> **TASK PROMPT**
Turn every line of the records below into a Markdown table with two columns, Row and Line, numbering the rows in order and skipping blank lines. Leave the pictures out.

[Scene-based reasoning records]
** Begin **

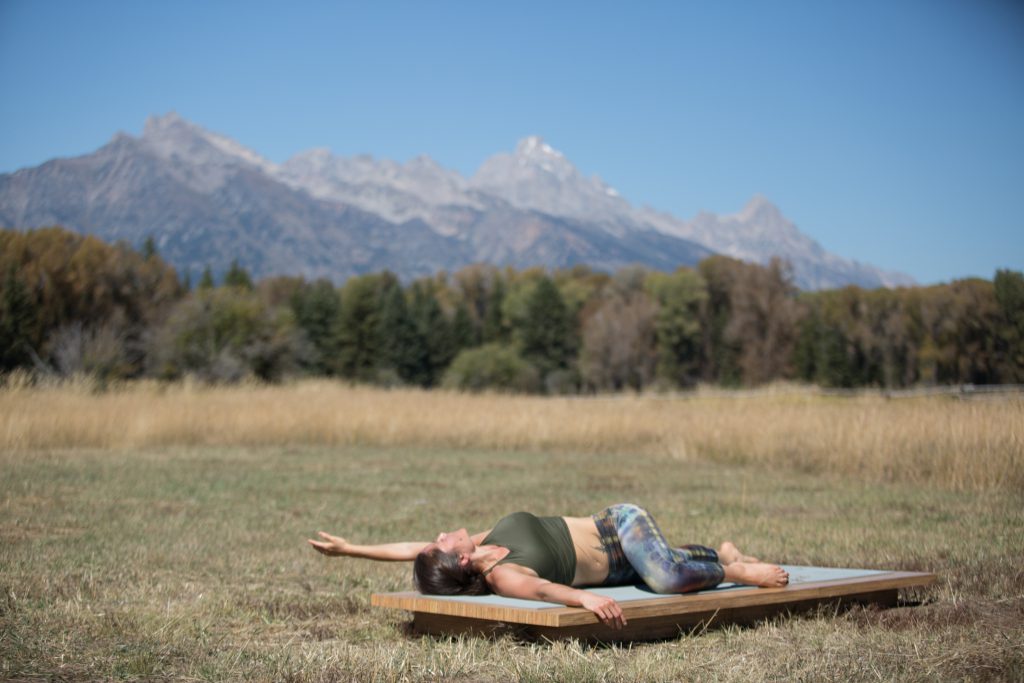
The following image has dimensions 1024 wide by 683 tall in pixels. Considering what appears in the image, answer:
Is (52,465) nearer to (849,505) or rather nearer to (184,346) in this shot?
(849,505)


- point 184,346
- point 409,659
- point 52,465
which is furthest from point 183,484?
point 184,346

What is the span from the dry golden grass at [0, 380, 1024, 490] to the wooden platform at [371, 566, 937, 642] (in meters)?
6.05

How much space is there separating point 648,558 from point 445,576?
1.08 metres

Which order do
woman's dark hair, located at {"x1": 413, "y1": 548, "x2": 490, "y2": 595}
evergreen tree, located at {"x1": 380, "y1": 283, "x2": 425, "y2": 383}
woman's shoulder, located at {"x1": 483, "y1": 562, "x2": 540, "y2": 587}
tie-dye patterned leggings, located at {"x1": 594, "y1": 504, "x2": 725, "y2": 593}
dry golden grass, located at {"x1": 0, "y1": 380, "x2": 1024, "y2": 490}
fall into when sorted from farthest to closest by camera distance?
evergreen tree, located at {"x1": 380, "y1": 283, "x2": 425, "y2": 383}
dry golden grass, located at {"x1": 0, "y1": 380, "x2": 1024, "y2": 490}
tie-dye patterned leggings, located at {"x1": 594, "y1": 504, "x2": 725, "y2": 593}
woman's dark hair, located at {"x1": 413, "y1": 548, "x2": 490, "y2": 595}
woman's shoulder, located at {"x1": 483, "y1": 562, "x2": 540, "y2": 587}

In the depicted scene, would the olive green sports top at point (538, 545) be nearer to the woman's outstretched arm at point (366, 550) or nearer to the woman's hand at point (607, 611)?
the woman's outstretched arm at point (366, 550)

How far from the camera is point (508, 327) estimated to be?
82.7 metres

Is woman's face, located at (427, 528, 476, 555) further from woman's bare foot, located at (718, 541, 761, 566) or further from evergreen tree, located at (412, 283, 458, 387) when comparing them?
evergreen tree, located at (412, 283, 458, 387)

** End **

> **SOLUTION TO THE PROBLEM**
| Row | Line |
|---|---|
| 1 | The following image has dimensions 1024 wide by 683 tall in pixels. Considering what appears in the image, answer: |
| 2 | Is (52,465) nearer to (849,505) or rather nearer to (184,346) in this shot? |
| 3 | (849,505) |
| 4 | - point 184,346 |
| 5 | - point 409,659 |
| 6 | - point 52,465 |
| 7 | which is furthest from point 183,484? |
| 8 | point 184,346 |
| 9 | What is the span from the dry golden grass at [0, 380, 1024, 490] to the wooden platform at [371, 566, 937, 642] (in meters)? |
| 10 | 6.05 |
| 11 | How much space is there separating point 648,558 from point 445,576? |
| 12 | 1.08 metres |
| 13 | Which order do |
| 14 | woman's dark hair, located at {"x1": 413, "y1": 548, "x2": 490, "y2": 595} |
| 15 | evergreen tree, located at {"x1": 380, "y1": 283, "x2": 425, "y2": 383} |
| 16 | woman's shoulder, located at {"x1": 483, "y1": 562, "x2": 540, "y2": 587} |
| 17 | tie-dye patterned leggings, located at {"x1": 594, "y1": 504, "x2": 725, "y2": 593} |
| 18 | dry golden grass, located at {"x1": 0, "y1": 380, "x2": 1024, "y2": 490} |
| 19 | fall into when sorted from farthest to closest by camera distance? |
| 20 | evergreen tree, located at {"x1": 380, "y1": 283, "x2": 425, "y2": 383} |
| 21 | dry golden grass, located at {"x1": 0, "y1": 380, "x2": 1024, "y2": 490} |
| 22 | tie-dye patterned leggings, located at {"x1": 594, "y1": 504, "x2": 725, "y2": 593} |
| 23 | woman's dark hair, located at {"x1": 413, "y1": 548, "x2": 490, "y2": 595} |
| 24 | woman's shoulder, located at {"x1": 483, "y1": 562, "x2": 540, "y2": 587} |
| 25 | In the depicted scene, would the olive green sports top at point (538, 545) be nearer to the woman's outstretched arm at point (366, 550) or nearer to the woman's hand at point (607, 611)? |
| 26 | the woman's outstretched arm at point (366, 550) |
| 27 | How far from the camera is point (508, 327) estimated to be? |
| 28 | 82.7 metres |
| 29 | Is woman's face, located at (427, 528, 476, 555) further from woman's bare foot, located at (718, 541, 761, 566) or further from evergreen tree, located at (412, 283, 458, 387) when comparing them? |
| 30 | evergreen tree, located at (412, 283, 458, 387) |